Written instruction
Please count how many lines in the items below contain the word "foliage". Reply with the number only.

[Saved data entries]

________________________

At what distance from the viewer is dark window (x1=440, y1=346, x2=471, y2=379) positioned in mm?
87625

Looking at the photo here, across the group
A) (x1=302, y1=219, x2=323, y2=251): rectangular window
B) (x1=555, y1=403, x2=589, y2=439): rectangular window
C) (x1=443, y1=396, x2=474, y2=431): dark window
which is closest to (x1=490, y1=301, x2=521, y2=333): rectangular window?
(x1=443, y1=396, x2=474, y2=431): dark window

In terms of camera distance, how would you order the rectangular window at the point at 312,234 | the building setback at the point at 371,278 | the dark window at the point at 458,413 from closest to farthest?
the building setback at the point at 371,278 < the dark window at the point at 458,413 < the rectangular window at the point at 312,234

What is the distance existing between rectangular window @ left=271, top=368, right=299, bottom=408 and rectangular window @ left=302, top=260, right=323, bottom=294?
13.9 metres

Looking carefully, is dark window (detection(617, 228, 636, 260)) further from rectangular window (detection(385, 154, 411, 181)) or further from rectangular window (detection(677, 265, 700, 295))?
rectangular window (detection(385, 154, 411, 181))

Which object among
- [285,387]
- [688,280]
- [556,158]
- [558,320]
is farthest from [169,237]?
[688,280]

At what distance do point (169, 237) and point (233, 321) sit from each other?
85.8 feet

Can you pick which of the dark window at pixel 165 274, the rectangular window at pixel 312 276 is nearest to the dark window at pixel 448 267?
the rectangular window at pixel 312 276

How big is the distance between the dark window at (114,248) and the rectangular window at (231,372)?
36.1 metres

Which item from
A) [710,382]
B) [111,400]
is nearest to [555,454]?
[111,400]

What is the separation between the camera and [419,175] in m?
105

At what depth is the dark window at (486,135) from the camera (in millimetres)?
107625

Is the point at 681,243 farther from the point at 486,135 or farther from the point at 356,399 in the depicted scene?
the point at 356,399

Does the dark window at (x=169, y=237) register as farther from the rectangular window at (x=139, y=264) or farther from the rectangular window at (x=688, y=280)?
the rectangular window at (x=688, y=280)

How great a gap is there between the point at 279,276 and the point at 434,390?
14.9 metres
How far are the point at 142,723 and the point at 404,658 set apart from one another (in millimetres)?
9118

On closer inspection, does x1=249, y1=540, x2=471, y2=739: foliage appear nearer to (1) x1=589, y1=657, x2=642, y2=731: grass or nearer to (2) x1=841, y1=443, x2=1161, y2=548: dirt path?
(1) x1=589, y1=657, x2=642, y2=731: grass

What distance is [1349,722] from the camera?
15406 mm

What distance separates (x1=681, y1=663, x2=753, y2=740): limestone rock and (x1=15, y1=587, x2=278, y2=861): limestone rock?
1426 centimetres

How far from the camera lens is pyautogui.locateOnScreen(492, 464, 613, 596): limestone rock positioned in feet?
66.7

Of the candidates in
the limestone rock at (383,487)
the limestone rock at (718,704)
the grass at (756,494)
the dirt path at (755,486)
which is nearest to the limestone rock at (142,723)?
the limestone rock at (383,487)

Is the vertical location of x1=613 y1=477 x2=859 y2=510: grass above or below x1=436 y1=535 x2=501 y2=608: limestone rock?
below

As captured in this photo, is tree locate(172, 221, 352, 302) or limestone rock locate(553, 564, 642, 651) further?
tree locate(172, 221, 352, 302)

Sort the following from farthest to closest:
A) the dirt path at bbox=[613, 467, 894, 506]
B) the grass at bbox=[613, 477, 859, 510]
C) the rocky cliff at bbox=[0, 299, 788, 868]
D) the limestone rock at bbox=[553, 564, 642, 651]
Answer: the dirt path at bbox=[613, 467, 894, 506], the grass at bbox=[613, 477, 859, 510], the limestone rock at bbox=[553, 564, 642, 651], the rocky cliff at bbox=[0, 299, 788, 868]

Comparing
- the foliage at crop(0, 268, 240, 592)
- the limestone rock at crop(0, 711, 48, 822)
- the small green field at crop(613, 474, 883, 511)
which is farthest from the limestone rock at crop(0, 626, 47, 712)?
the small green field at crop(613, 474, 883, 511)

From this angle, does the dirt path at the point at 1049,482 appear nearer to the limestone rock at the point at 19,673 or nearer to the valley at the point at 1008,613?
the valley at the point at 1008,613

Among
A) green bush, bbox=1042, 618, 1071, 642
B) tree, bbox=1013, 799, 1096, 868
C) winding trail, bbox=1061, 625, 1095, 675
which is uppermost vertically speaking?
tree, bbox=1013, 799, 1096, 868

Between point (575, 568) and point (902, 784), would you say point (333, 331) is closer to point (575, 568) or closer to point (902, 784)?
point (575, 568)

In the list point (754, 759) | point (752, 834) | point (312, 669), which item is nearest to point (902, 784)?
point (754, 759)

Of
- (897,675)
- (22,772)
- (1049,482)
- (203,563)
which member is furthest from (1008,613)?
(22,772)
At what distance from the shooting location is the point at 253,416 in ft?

________________________

Output
2